Osmanlı İmparatorluğu'nun eyalet yönetiminde "Eyaleti Suğra" ya bağlı olan Zile,
Sivas vilayetinin Tokat Sancağı'na bağlı bir kaza merkezidir. Geçmişi hakkındaki
mevcut birçok kayıtların yanında, yapılan arkeolojik araştırmalar gösteriyor ki
ilçe Tunç ve Demir Çağları'ndan beri iskana açıktır. Amasyalı ünlü coğrafyacı -
tarihçi STRABON'a göre Zile, NİNOVA (Asur Krallığı'nın başkenti) melikesi
SEMİRAMİS tarafından kurulmuştur. Semiramis, güzel bir cariye iken BELH şehrinin
kuşatılması sırasında gösterdiği dirayet ve yiğitliği sonucunda, Asur Hükümdarı
NİNUS' un takdirini kazanmış ve onunla evlenmiştir.


M.Ö. 1916
yıllarında kocası NINUS'u zehirleyerek Asurların yönetimini ele geçirmiştir. Bu
hesaba göre Zile 4000 yıllık bir tarihi geçmişe sahiptir. Zile kalesinin
(Anadolu’da bilinen tek dolma kaledir) Roma kumandanı SULLA tarafından
yaptırılmış olması veya burada AMANOS Mabedi'nin bulunması ve muhterem anlamına
gelen SİLLA denmesinden dolayı, Zile'nin ismi zamanla ZELA - ZİLE şeklini almış
olabilir. Tarihçi CHARLES TEXIER'e göre, STRABON eserinde ZELA'dan bahseder.
Hüseyin Hüsamettin Efendi'nin Amasya Tarihi'nde bu yerleşim yerinin Togait
Hükümdarı HARKAR HAN tarafından önemli bir yer haline getirildiği, muhterem
anlamına gelen SILAY adının verildiği zamanla ZELA - ZİLE şekline dönüştüğü
yazılıdır. Ali Danişment Tarihi'nde, Mirkatel Cihad'da Zile'den "KIRKIRİYE" diye
bahsediyor.
Zile ve Ünye (Sileh ve Üniya) - 1922
Bartholomew, J. G. (John
George), 1860-1920 ; John Bartholomew and Son

Evliya Çelebi
Seyahatnamesi'ne göre "1643" burada halı ve kilim dokumacılığının ileri
gitmesinden dolayı şehrin bu adı aldığı belirtilmektedir. Kısaca; Zile isminin
nereden geldiği hakkında kesin bir hüküm vermek mümkün değildir. Ancak, Amasyalı
STRABON'un tarihçi ve coğrafyacı olması ve Zelitis - Zela ismini eserinde
kullanması, bu kelimenin çok eskiden beri kullanıldığı izlenimini vermektedir.

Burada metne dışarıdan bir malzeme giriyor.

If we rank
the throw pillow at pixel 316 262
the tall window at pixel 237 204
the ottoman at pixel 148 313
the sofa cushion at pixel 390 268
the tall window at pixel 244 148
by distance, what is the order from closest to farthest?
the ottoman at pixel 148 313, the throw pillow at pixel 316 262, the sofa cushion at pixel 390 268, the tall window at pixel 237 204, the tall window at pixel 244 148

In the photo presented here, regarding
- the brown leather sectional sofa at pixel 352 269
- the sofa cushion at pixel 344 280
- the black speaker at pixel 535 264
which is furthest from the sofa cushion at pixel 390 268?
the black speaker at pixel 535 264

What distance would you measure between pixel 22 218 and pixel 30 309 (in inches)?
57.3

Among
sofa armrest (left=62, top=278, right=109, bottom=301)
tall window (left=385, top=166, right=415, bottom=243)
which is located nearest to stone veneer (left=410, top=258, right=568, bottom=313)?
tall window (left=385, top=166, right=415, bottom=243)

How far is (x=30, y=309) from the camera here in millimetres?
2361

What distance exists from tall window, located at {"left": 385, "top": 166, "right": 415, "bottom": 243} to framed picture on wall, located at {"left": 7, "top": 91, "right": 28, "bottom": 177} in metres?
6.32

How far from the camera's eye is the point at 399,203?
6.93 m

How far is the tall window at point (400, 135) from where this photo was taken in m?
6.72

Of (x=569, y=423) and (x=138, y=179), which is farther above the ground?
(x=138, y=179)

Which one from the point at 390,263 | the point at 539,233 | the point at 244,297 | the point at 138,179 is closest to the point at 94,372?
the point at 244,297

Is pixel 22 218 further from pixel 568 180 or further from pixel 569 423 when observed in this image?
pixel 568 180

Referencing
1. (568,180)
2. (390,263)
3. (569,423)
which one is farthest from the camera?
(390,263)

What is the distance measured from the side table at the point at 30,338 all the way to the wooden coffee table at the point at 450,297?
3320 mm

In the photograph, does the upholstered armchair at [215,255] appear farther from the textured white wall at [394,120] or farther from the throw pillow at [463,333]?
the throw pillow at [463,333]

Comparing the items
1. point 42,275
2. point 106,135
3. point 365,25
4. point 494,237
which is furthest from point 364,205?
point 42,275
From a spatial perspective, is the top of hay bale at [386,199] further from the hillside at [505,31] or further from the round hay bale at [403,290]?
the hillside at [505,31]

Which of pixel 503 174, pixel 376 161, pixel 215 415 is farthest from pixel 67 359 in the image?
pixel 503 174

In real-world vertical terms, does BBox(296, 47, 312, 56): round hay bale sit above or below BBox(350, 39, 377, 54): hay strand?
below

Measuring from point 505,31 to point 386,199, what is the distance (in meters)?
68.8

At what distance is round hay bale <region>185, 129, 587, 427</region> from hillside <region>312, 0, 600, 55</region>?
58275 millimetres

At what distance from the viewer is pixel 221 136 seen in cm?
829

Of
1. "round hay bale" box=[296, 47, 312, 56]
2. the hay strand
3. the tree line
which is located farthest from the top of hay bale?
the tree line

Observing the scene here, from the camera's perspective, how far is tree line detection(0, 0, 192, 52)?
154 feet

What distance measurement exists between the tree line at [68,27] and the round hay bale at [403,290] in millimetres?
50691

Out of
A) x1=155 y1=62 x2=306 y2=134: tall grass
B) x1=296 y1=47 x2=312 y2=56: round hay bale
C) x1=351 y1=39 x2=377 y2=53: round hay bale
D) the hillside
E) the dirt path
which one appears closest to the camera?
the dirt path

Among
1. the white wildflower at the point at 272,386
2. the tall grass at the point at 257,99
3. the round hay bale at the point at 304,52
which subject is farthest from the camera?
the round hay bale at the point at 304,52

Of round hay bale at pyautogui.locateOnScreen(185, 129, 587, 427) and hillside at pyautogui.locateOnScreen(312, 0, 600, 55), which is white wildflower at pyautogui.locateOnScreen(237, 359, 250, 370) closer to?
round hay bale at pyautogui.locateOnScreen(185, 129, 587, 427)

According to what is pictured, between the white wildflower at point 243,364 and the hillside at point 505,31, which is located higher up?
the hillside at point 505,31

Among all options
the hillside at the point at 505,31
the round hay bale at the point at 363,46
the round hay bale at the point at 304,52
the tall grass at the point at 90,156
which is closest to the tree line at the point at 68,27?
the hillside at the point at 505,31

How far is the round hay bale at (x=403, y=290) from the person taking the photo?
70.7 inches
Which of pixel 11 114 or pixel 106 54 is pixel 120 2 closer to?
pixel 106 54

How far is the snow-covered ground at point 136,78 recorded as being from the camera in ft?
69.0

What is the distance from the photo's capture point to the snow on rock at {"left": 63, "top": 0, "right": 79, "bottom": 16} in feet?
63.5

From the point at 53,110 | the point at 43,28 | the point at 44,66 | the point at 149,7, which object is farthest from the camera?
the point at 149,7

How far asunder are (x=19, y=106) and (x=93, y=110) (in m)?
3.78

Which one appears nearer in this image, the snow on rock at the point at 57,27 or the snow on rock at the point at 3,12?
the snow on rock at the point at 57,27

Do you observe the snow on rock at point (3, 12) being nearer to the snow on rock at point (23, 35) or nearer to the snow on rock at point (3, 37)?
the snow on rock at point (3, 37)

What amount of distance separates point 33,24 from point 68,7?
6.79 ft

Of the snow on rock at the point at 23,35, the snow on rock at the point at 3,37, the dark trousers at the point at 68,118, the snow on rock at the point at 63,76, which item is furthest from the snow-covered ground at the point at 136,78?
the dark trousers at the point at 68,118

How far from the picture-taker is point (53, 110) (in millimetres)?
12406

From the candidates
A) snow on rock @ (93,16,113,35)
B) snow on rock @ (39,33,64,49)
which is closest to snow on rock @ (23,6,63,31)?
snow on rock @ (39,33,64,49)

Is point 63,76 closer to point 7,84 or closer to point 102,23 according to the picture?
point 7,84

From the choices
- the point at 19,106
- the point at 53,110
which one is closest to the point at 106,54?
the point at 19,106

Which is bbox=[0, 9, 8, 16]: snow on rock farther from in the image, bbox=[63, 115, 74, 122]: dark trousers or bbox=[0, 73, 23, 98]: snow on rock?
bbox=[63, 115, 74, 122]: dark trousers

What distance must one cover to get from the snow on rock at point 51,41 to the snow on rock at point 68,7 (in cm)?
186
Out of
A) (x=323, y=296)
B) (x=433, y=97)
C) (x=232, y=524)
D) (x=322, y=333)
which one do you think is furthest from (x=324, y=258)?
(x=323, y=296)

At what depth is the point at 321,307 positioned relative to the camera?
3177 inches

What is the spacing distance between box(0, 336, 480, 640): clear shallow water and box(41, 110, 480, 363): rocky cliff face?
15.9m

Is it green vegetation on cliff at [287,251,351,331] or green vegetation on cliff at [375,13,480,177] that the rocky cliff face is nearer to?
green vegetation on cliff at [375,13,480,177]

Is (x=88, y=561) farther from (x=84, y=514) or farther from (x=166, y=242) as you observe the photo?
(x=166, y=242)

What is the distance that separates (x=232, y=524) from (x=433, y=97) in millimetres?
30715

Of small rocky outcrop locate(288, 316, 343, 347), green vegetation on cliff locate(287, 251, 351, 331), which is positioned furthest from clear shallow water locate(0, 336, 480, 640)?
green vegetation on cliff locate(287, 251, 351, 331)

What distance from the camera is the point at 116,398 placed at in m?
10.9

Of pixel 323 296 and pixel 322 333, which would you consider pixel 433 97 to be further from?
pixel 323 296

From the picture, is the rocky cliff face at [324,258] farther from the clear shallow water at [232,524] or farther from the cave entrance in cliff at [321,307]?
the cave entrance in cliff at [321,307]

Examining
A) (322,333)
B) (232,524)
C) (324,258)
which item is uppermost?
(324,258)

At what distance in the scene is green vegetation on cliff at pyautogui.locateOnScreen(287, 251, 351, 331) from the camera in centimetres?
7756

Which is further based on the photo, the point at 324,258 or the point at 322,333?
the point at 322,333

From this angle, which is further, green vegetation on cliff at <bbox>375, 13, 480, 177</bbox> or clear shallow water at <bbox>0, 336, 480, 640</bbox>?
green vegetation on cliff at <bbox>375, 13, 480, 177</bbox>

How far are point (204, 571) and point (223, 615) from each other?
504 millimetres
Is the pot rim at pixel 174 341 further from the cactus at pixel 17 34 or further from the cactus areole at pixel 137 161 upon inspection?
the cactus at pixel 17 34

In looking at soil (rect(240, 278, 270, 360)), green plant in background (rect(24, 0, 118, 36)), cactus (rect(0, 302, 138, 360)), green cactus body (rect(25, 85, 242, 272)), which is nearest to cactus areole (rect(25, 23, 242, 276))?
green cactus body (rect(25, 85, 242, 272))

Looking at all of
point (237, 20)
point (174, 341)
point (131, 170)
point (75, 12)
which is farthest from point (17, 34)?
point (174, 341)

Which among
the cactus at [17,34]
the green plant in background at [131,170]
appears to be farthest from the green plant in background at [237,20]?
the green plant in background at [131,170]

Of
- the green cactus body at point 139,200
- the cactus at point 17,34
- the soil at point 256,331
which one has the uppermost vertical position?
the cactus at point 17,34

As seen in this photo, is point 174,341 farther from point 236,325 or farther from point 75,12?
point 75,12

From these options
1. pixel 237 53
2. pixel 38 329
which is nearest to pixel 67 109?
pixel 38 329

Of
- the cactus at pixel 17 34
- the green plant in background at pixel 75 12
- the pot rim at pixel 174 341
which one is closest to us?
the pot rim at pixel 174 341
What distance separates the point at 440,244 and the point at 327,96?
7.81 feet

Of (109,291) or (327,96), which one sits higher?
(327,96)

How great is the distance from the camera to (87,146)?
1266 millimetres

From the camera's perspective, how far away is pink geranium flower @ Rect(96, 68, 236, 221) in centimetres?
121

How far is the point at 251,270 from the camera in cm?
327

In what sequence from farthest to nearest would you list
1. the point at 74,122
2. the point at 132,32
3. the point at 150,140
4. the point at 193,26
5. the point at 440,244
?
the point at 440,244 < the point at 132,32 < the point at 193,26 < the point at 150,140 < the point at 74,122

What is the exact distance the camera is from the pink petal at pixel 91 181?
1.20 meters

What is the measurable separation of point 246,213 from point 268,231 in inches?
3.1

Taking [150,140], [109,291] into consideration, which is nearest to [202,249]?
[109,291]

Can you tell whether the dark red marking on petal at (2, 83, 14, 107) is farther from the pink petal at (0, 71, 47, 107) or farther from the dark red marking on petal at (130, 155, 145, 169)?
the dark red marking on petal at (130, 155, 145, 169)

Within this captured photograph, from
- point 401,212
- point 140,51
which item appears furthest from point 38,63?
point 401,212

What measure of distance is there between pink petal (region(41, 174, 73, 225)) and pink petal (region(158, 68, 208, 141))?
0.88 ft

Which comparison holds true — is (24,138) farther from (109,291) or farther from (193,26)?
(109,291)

Ayrıca, Zile'nin 29 km güney doğusundaki Maşat Höyük'de bulunan belgelerin
incelenmesi sonucunda, Ord. Prof. Şevket Aziz KANSU ve aynı buluntulara
dayanarak Şemsettin GÜNALTAY, Anadolu isimli eserinde Eti Medeniyeti'nin bugünkü
Zile'ye kadar yayıldığından bahsetmektedirler. Bu durumda Zile, Maşat Höyük
kazılarında bulunan tabletlerden elde edilen bilgilere göre; Orta Anadolu'da
başlayıp kuzey doğuda Yeşilırmak havzası boyunca sıralanmış Hitit yerleşim
merkezlerinden biri olan "ANZILlA" olmalıdır. Zile hakkında NINOVA ve Asurlular
döneminin sonu ile ilgili bilgiye sahip değiliz. Yalnız M.Ö. 548 tarihinde
Anadolu, dolayısıyla Zile Pers hakimiyeti altına girmiştir. Persler Yeşilırmak
havzasına çok önem verip, tarihi Kral Yolu'nu buradan geçirmişlerdir. I. DARİUS
zamanında Anadolu'nun en büyük eyaleti olan Kapadokya ikiye bölünmüş ve Zile
kuzeyindeki Pontus Kapadokyası içinde yer almıştır. Persler Zile'de kendi
Tanrıları Olan ANAİTİS "ANAHİTA" ANOS ve ANADATES'e ait bir ateş tapınağı inşa
etmişlerdir. Bu mabet çevresinde her yıl son baharda yapılan geleneksel "SAKAİA"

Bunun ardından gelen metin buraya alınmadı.